休みを金曜日ではなく週中の水曜日に置いているのがポイントだ。通常なら月曜日は「まだ金曜日まで日数がある」という意識になりがちだが、600の社員には「月曜と火曜の2日間で仕事を片付けなければならない」という意識が働く。2日単位の営業日に合わせて、日報ではなく「隔日報(かくにっぽう)」制度を設けた。久保社長や社員らは、2日ごとに「何をどこまでやったか」を入力して社内ネット上で共有する。隔日報の入力は義務ではないが、意識付けの手段として定着したという。
意思決定プロセスを厳格に
少ない勤務時間で集中して働いて成果を出すため、600は様々な工夫を凝らしている。その1つが意思決定プロセスを厳格かつシンプルにしたことだ。久保氏は前職で直属の上司に承認してもらったはずが、上司とは別の人が決定を覆してもどかしい思いをしたことがあったという。

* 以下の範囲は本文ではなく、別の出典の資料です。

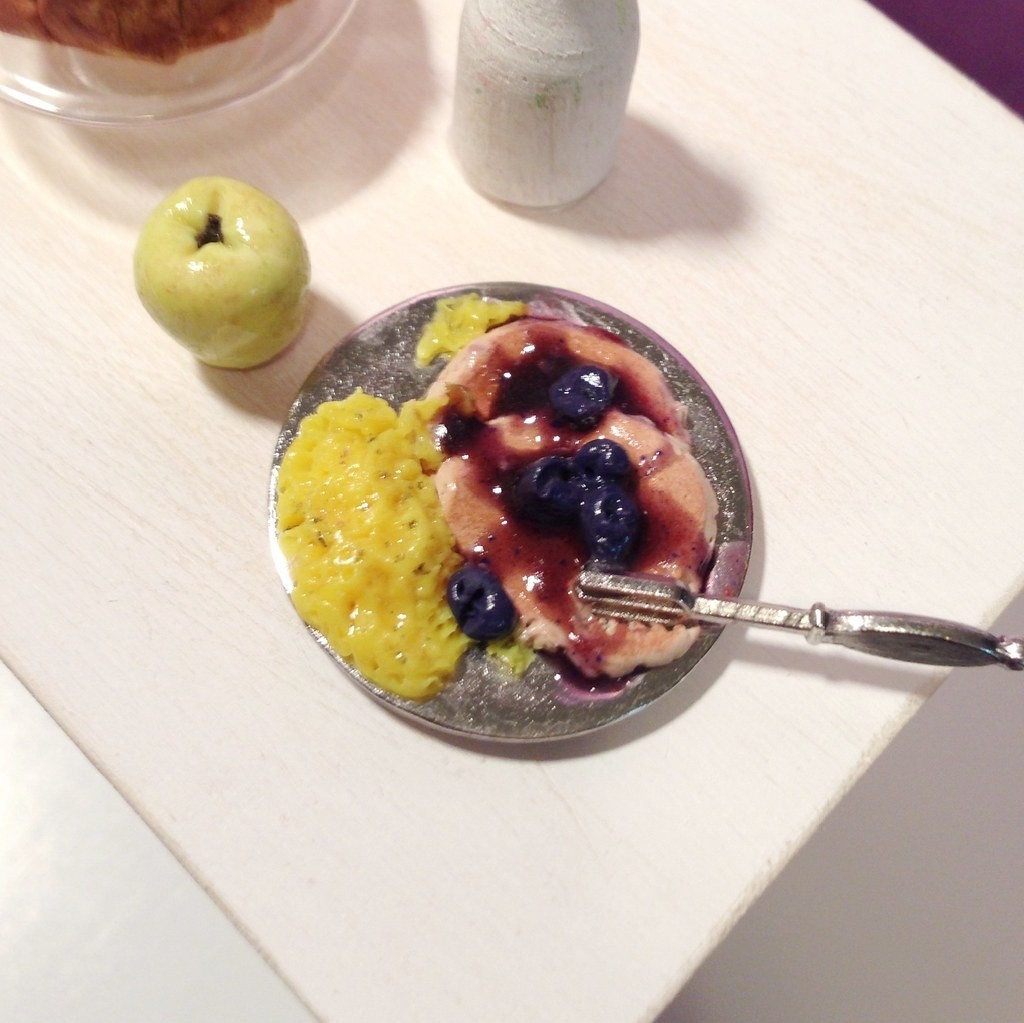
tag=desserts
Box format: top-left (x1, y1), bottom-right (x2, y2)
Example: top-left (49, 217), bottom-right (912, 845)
top-left (264, 282), bottom-right (755, 745)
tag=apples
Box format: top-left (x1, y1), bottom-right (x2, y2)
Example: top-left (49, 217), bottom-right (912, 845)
top-left (132, 175), bottom-right (310, 369)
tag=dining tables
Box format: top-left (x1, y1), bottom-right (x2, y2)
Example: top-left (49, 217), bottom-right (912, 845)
top-left (0, 0), bottom-right (1024, 1023)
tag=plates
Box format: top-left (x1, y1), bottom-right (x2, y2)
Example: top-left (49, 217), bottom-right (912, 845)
top-left (0, 0), bottom-right (355, 126)
top-left (267, 281), bottom-right (754, 744)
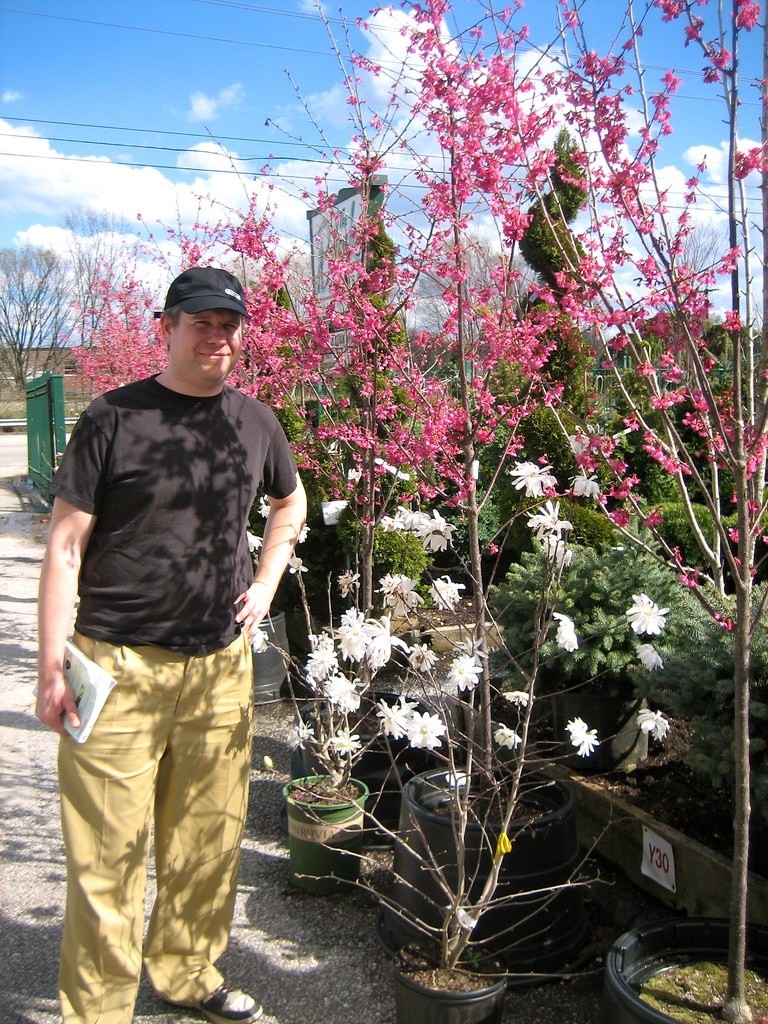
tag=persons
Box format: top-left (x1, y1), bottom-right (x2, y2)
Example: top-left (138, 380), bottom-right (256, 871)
top-left (36, 266), bottom-right (307, 1024)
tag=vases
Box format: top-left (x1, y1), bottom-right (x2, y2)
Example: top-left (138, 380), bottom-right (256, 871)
top-left (549, 690), bottom-right (648, 769)
top-left (288, 695), bottom-right (428, 846)
top-left (283, 776), bottom-right (370, 896)
top-left (386, 767), bottom-right (582, 976)
top-left (251, 609), bottom-right (289, 706)
top-left (390, 941), bottom-right (509, 1024)
top-left (600, 918), bottom-right (768, 1024)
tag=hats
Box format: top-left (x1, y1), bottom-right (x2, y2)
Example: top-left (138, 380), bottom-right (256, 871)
top-left (154, 266), bottom-right (251, 320)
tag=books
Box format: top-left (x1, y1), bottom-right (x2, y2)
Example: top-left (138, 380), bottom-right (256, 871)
top-left (32, 640), bottom-right (118, 743)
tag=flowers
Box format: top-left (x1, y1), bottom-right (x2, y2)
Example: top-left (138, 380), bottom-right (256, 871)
top-left (70, 0), bottom-right (768, 1015)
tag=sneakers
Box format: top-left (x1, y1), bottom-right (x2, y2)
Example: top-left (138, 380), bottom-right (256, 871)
top-left (195, 984), bottom-right (263, 1024)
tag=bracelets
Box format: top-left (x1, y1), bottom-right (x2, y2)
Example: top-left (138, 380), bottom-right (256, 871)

企業運営に不可欠だが、時間の浪費につながりやすい――。久保社長は600の創業にあたり、意思決定にかかる時間を徹底的に減らそうとした。具体的には「提案者」「意思決定者」「承認者」の3人で全ての意思決定を下すルールを徹底し、意思決定を迅速にした。物品の購入や経営計画の決定、情報システムの導入など、あらゆる意思決定に一律のルールを適用した。
提案者が起案し、意思決定者が了承し、承認者が最終承認すれば、そのまま実行に移す。この3つの役割はいずれも各1人が担い、権限と責任を明確にしている。この3人以外は意思決定に口を挟めないルールだ。承認者は久保社長になることが多いが、社長ですら承認するかしないかを決める権限しかない。
社員も久保社長も曖昧な意思決定をするわけにはいかず、ある意味厳しさを求められる仕組みだ。しかも、決定に関わった3人は決まったことをやり抜く責任を負う。久保社長は「週休3日制は既得権益ではない。形骸化したり弊害が目立つようになったりしたら、いつでもやめようと思っている。みんなでこの制度を大切にして維持しよう、と常々社員に呼びかけている」と強調する。